Unlike Reddit content, stock market data is readily available in many locations. I used Yahoo Finance. I searched the ticker for the stock of interest, I chose Tesla (TSLA), Amazon (AMZN), Pfizer (PFE), and Gamestop (GME) because these are stocks that I have investments in and/or I thought would be interesting to look at. You can then click “historical data” for the stock and request data for a specific time period at a specific frequency, and download it as a csv.
I uploaded the csvs to this folder so that they could be imported as pandas dataframes. For quickstart on Yahoo Finance, check out https://help.yahoo.com/kb/SLN2311.html.
The first step to data processing is importing it into a dataframe, as I did for each stock, as well as the comments. I also imported all of the libraries that I will use throughout the tutorial.
import pandas as pd
import re
import datetime
import matplotlib.pyplot as plt
import matplotlib.colors as mcolors
import numpy as np
from scipy import stats
tsla = pd.read_csv("TSLA.csv")
amzn = pd.read_csv("AMZN.csv")
pfe = pd.read_csv("PFE.csv")
gme = pd.read_csv("GME.csv")
comments = pd.read_csv("comments.csv")
comments.head()
| author | awards | body | created_utc | score | |
|---|---|---|---|---|---|
| 0 | HowlLaika | 0.0 | Its not you WHOLE savings. You still got 16 th... | 1.639492e+09 | 1.0 |
| 1 | lulu_butts | 0.0 | Screen shot that and complain to customer service | 1.639492e+09 | 1.0 |
| 2 | Fuji-one | 0.0 | I need to sell my car to buy more calls | 1.639492e+09 | 1.0 |
| 3 | pajamental805 | 0.0 | Rip | 1.639492e+09 | 1.0 |
| 4 | AskMeAboutL00M | 0.0 | don't listen to all these people who tell you ... | 1.639492e+09 | 1.0 |
For a lot of this tutorial, code is repetitive for each stock, so I will only add detailed comments and explanation for Tesla.
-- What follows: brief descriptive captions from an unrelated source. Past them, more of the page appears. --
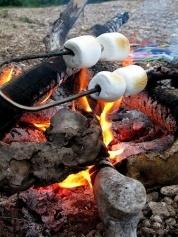Roasting marshmallows fun stuff
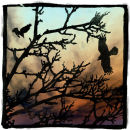 Gaelic tree alphabeth: uath: hawthorn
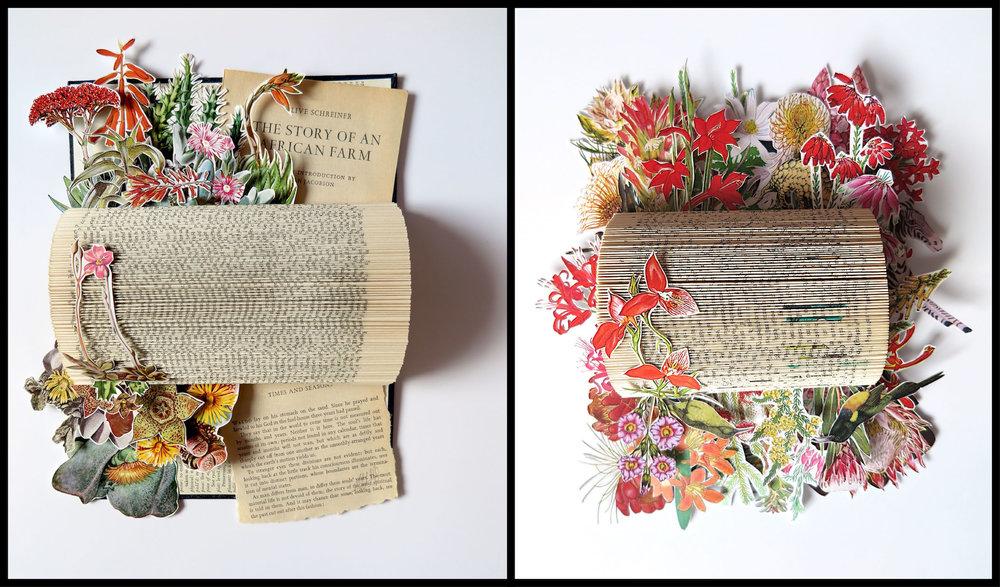 Web  - books.jpg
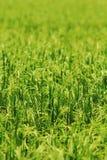 Campo tailandés del arroz Foto de archivo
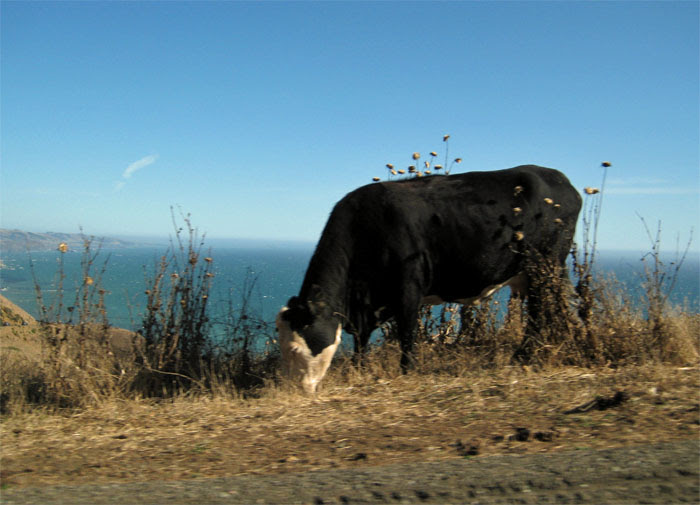 Coastal Cow 2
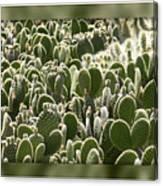 Canvas Of Cacti Canvas Print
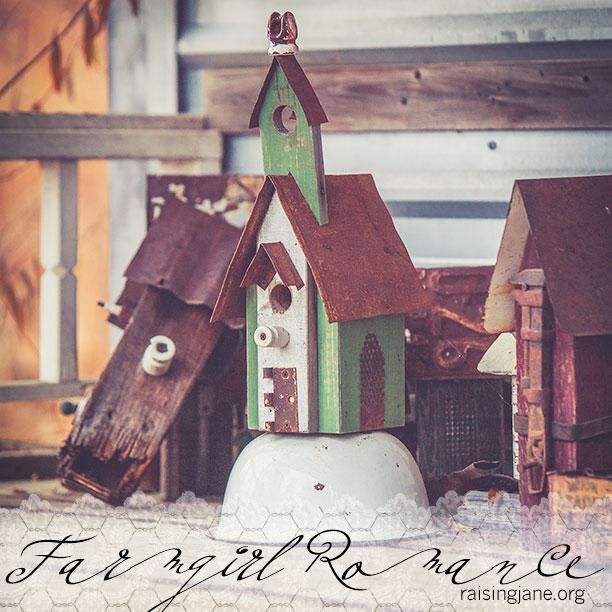 Farm_Romance-6175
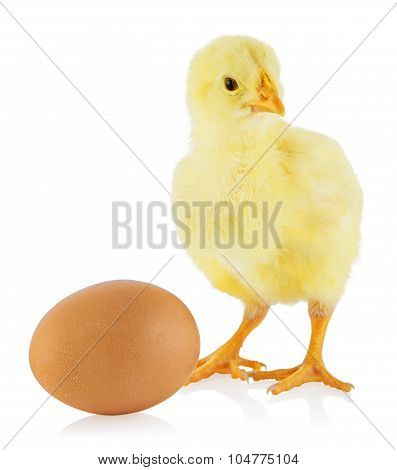 Little yellow chicken standing near egg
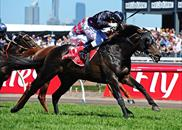 Fiorente wins the 2013 Melbourne Cup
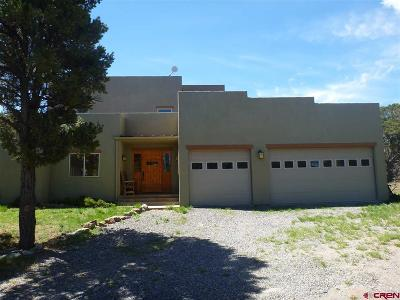 Ridgway Single Family Home For Sale: 25 Pinnacle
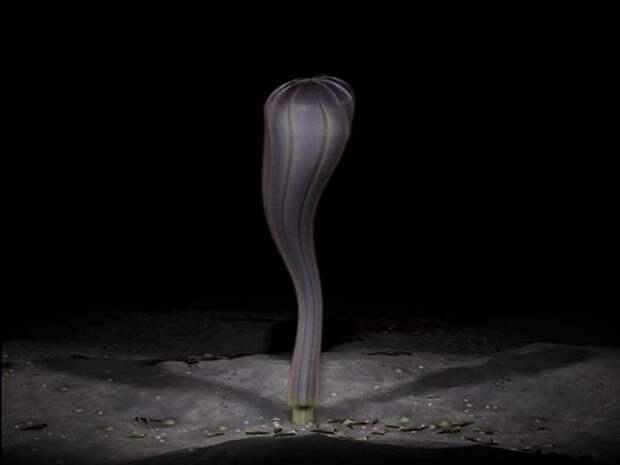 Животное Маккензия  (лат. Mackenzia costalis)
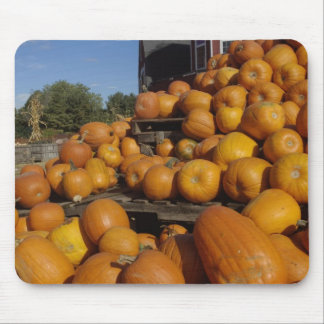 Pumpkins on farm in autumn near Concord, Mouse Pad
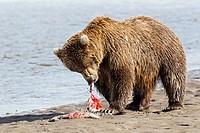 USA, Alaska, Brown bear with caught salmon at Lake Clark National Park and Preserve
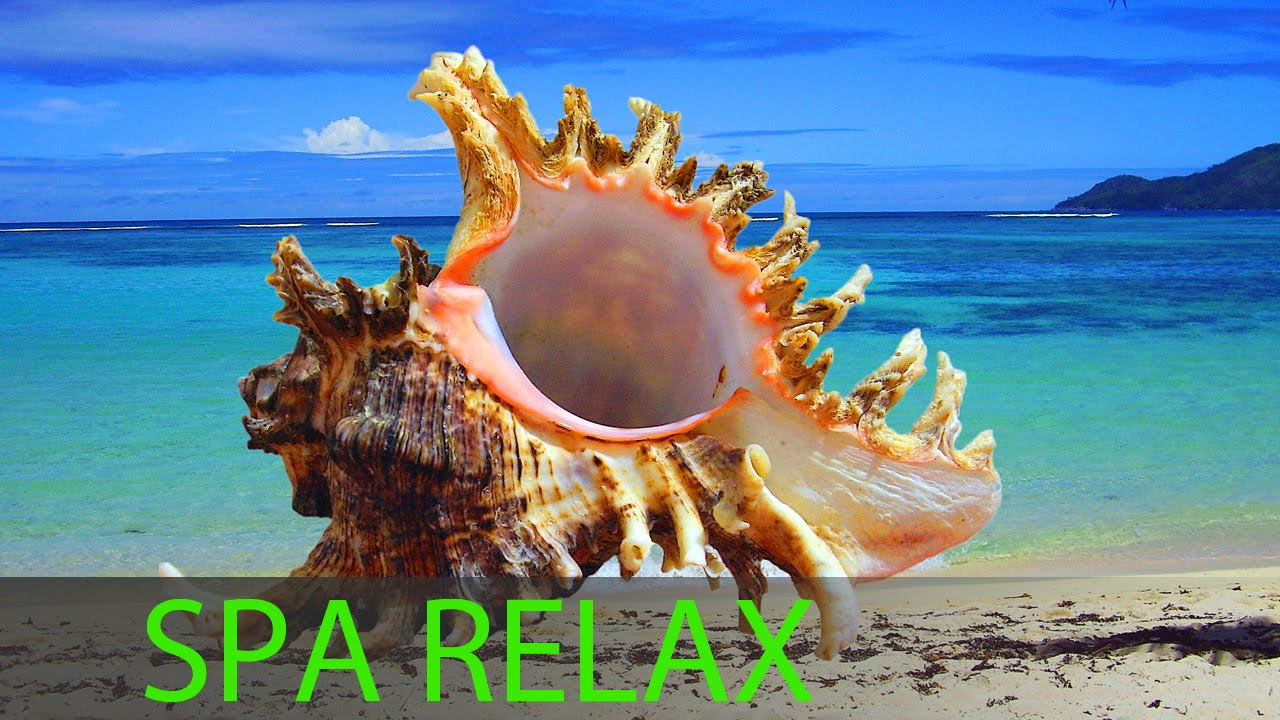 6 Hour Best Relaxing Spa Music Background Music Soothing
The main data processing necessary for the stock market data involved deciding on what price metric to use. I decided to take an average of open and close price each day because tha seems like a fair method that wouldn't make the stock look more or less expensive that it actuall is. I also had to format the date properly so that it would be easy to compare with the date that I will retreieve from the Reddit comments, and make sense to a human looking at a graph.
lst = [0] * len(tsla) # List of zeroes to add an average price to
lst1 = [''] * len(tsla) # list of zeroes to add correctly formmatted date to
for index, row in tsla.iterrows():
lst[index] = .5 * (row['Open'] + row['Close']) # Take the average of open and close price
x = row['Date'].split('/')
lst1[index] = str(datetime.datetime(int('20' + x[2]),int(x[0]),int(x[1])).date()) # Format the data as a string of the date object
tsla['Date'] = lst1 # Add the new data and mean price t the dataframe
tsla['mean'] = lst
# Create a dictionary that maps the date to a mean price for that stock
date = list(tsla['Date'])
mean = list(tsla['mean'])
tsla_dict = {date[i]: mean[i] for i in range(len(tsla))}
lst = [0] * len(amzn)
lst1 = [''] * len(amzn)
for index, row in amzn.iterrows():
lst[index] = .5 * (row['Open'] + row['Close'])
x = row['Date'].split('/')
lst1[index] = str(datetime.datetime(int('20' + x[2]),int(x[0]),int(x[1])).date())
amzn['Date'] = lst1
amzn['mean'] = lst
date = list(amzn['Date'])
mean = list(amzn['mean'])
amzn_dict = {date[i]: mean[i] for i in range(len(amzn))}
lst = [0] * len(pfe)
lst1 = [''] * len(pfe)
for index, row in pfe.iterrows():
lst[index] = .5 * (row['Open'] + row['Close'])
x = row['Date'].split('/')
lst1[index] = str(datetime.datetime(int('20' + x[2]),int(x[0]),int(x[1])).date())
pfe['Date'] = lst1
pfe['mean'] = lst
date = list(pfe['Date'])
mean = list(pfe['mean'])
pfe_dict = {date[i]: mean[i] for i in range(len(pfe))}
lst = [0] * len(gme)
lst1 = [''] * len(gme)
for index, row in gme.iterrows():
lst[index] = .5 * (row['Open'] + row['Close'])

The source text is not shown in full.